Le travailleur social m'a expliqué qu'au vu de l'histoire du jeune, de sa corpulence physique et des papiers qu'il présente, cela n'était pas cohérent et qu'il s'en remettait à l'examen de maturation osseuse.

Ce jeune a d'ailleurs été déclaré mineur.

Cet exemple illustre les deux courants législatifs qui se confrontent actuellement au sujet des mineurs étrangers isolés, tout en mettant en évidence les limites de certaines décisions administratives, et la subjectivité dont sont sujets les travailleurs sociaux qui prennent ces décisions.

Nous avons d'une partie ceux qui disent que les mineurs isolés relèvent de l'article L223-2 du Code de l'action sociale. Les mineurs seraient isolés certes, mais pas en danger, car ils sont suivis par des dispositifs en amont du droit commun.

Et d'autre part ceux qui affirment que le fait que les représentants légaux soient absents ou incapables de se manifester, leur milieu de vie actuel les met en situation de vulnérabilité, et devrait inciter l'état à organiser leur protection conformément aux articles 375 et suivants du Code Civil.

Dans tous les cas si l'aspect administratif ou judiciaire, dans le travail de l'éducateur apporte des réponses inadaptées ou inappropriées aux besoins des mineurs, nous avons tous besoin de travailler en conformité avec la loi, les décisions judiciaires et administratives.

L'éducateur qui est un référent du mineur est aussi confronté à deux dilemmes :

Tenir compte du danger que court le mineur, prendre soin de lui et l'accompagner dans son parcours

D'autre part l'éducateur doit être vigilant à ce que celui qui se présente comme mineur ne soit en fait un adulte qui veut usurper la place d'un « vrai mineur » et pour cela je dois parfois accepter ou légitimer des décisions qui vont aller à l'encontre des intérêts ou de la demande de celui qui m'est confié. L'enjeu de part et d'autre, est de taille.
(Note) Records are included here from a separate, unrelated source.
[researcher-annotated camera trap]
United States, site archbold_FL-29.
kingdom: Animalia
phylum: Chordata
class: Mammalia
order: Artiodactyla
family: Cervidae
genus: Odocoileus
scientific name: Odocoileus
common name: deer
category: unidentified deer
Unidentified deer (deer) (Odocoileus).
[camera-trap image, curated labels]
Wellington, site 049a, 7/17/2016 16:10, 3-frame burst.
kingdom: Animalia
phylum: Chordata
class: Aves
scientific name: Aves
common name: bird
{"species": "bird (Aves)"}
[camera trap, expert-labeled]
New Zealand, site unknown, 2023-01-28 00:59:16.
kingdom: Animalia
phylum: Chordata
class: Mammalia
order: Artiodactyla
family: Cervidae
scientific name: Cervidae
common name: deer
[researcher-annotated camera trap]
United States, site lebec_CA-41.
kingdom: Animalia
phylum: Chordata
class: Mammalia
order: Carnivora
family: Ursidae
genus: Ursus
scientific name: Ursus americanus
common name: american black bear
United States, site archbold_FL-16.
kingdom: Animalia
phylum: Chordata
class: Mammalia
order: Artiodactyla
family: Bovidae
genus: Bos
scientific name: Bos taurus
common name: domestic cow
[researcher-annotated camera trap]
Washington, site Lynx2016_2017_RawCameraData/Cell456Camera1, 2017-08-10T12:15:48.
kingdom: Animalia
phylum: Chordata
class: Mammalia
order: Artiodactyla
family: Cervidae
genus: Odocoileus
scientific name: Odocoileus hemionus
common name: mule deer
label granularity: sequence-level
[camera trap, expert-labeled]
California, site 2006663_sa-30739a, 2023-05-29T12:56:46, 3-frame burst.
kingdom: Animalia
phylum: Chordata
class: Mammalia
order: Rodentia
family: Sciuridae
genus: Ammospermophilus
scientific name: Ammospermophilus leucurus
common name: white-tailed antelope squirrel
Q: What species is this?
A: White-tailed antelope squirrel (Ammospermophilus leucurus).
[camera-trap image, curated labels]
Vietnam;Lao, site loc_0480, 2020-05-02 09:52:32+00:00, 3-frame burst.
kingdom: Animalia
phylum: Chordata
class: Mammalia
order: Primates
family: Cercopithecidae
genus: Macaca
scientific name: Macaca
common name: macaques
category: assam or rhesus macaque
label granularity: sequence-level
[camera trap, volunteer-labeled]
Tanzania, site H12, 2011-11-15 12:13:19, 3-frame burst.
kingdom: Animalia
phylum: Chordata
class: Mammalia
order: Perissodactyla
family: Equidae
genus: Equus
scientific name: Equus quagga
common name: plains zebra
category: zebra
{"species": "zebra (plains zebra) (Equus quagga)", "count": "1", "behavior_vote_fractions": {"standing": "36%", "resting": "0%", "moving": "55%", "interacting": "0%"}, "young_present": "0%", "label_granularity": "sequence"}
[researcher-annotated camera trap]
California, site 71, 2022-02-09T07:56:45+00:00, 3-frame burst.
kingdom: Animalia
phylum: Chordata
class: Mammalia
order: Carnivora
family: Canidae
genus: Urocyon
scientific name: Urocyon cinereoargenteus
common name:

Pour l'usager il s'agit d'être reconnu comme mineur, puis à sa majorité, d'avoir un titre de séjour ou de résidence, voire la nationalité française. Ces documents sont des sésames pour une amorce d'intégration. (Par exemple pour l'accès à des formations professionnelles).

Pour l'administration, il s'agit d'une volonté de filtrer ou de limiter l'accès aux dispositifs de protection de l'enfance, face aux soupçons d'instrumentalisation du système par certains « vrais faux » mineurs, ou par des trafiquants.

Le jeune doit avoir des documents d'identité pour rester en France. Les démarches à la préfecture incombent au jeune majeur. Et la décision d'accorder ou non un titre de séjour dépend du préfet.

Est-ce que l'éducateur accompagne le jeune en espérant son intégration en France, ou le forme t-il à devenir un clandestin ? Intégrer le jeune c'est lui permettre de rester et d'y construire de nouveaux repères, et l'insérer c'est l'aider à trouver sa place.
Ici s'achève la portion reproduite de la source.